The Throne of Weird: A Tribute to Mr. Kelsch

April 29, 2020

 

Mr. Kelsch, my coffee chugging, slightly balding, diagnosed hyperactive, fourth grade teacher with a gravelly loudspeaker of a voice, strode into the classroom. (rapidly, of course) He hit play on the tape deck, then leapt onto the counter in front of the wide expanse of windows. His silhouette faced the bright light of the late afternoon and we, the students, held our breath in anticipation of what could not possibly be predicted. We had learned early that school year the wild one in front of us lived beyond the laws of predictability.

“Awimaweh, awimaweh, awimaweh, awimaweh,” chanted the tape deck. We watched with wide eyes and rapt attention as his knee began to bend and bounce. His tushy tipped from side to side. I believe all who were present would insist that they had never seen a less sexual tushy tip in their entire lives. His bouncing bottom soon shifted into an animated variation of Saturday Night Fever. 

The song shifted and so did Mr. Kelsch as he sang out in a strained yet feverish falsetto. 

“In the jungle, the mighty jungle, the lion sleeps tonight!”

 

 

Suddenly the expansive counter became too meager a stage for one so wily. Mere elevation would not satisfy and Mr. Kelsch began zipping around the room. Chairs were strewn across the floor and the occasional student was roped into being a dance partner. (less tushy, more ho down) The desks had been bundled together into fours and now served as square stages born to be trampled, shimmied upon, and sung from viciously. He made his way to each foursome and boogied for our delight. He wiggled, gesticulated, and squeezed his eyes closed to wail along more emphatically. 

“Awweeeeeeeeeeeee-ee-eeee-eee a we umbumbawaaaay!” We all joined in for the crescendo. Something clicked inside my nine year old brain. Here was someone acting crazy, dancing on top of desks, singing in poor pitch at high volume and breaking social mores. I’m sure many would question his antics, the mayhem and the booty shaking for children, but for me this was revolutionary. Mr. Kelsch was a straight up weirdo, and I loved him all the more for it. We all did. This was not an isolated or a rare display of passionate oddity. In this classroom, in that moment, there was no fear of being disciplined or rejected for being too loud, too out there, too enthused. Mr. Kelsch was the oddest of all. He was our king and we worshiped at the throne of his weirdness.

Mr. Kelsch, by being exactly himself, a passionate, story telling, kick-ball playing, intensely energetic fourth grade teacher, wrote me an unofficial hall pass. The hall pass read: 

“Anika has Mr. Kelsch’s permission to be energetic, loud, and dramatic. She never has to stop playing kick ball or telling stories. She can grow up and still play like a child. Anika has the formal permission of the universe to be weird as hell, obnoxious as all get out, and as childish as she dares to be on any given day.”
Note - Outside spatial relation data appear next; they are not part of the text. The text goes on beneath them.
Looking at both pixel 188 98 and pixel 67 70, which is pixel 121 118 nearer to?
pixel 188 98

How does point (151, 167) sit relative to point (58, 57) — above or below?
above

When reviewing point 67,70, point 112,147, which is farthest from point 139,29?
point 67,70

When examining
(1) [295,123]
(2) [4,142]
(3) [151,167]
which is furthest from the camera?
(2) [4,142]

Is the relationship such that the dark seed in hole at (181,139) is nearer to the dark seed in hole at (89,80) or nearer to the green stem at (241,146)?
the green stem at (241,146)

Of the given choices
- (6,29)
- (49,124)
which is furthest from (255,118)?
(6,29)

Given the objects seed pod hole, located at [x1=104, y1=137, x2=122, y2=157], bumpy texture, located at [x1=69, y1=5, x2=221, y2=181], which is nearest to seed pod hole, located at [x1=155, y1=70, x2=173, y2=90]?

It was a GREAT permission slip. It shocked, shook, and broke my Montana shaped world.  The deviant and outlandish transfigured into viable options. I was suddenly given permission to be myself, overflowing with energy, feverishly desiring to perform and be seen, a sportsman and a show tune enthusiast all in the same body, hungry for all things ridiculous and thirsty to transcend the mundane. I’ve never been tested for ADHD, I just know I have more energy than your average bear. I think we’re all weird, but I personally was given permission in fourth grade to show people. I learned from watching my fourth grade teacher that if I didn’t fit in or stood out as goofy sometimes, people would still love me. They may even love me more for it.

Mr. Kelsch didn’t sit me down and explain this. He didn’t write it out and hand me the hall pass. If he had, I don’t think I would have remembered or believed him. Instead he lived it. He was unabashedly himself, an amazing, authentic human, who filled his classroom with laughter everyday. He did not play by the rules. For God’s sake, social studies could have been more accurately titled “story time.” By flying his freak flag proudly, he taught my young, impressionable mind, that I too could fly mine.  We’re allowed to be different from each other. I could be lovable and be me.

Learning what authenticity meant for me would take a lot longer than it took to write the permission slip, but I’ve kept the hall pass. To the unsung heroes, to the unabashed weirdos, to the diagnosed with awesomeness, THANK YOU! Thank you for teaching me with the way you live how free I have always been and how free I will always be to be me.

Now it is my turn. It is my task, my glory, and my pleasure to live the truth I’ve been taught. It’s my turn to dance on tables or out of bounds. It’s my task and my glory to sing at the top of my lungs to the songs of my choosing despite or even because others can hear me. I want my words and my life and my friendships and my work to all declare what Mr. Kelsch’s fourth grade class declared to me. It’s okay to be your freaky self here. Diagnosed or undiagnosed oddballs are welcome at my table, in my classroom, and in my heart. We are all weird in our own way and uncovering that weirdness makes living life unpredictably fun and exciting. Welcome home, magnificent ones! I worship at the throne of your weirdness. May my entire life be your hall pass.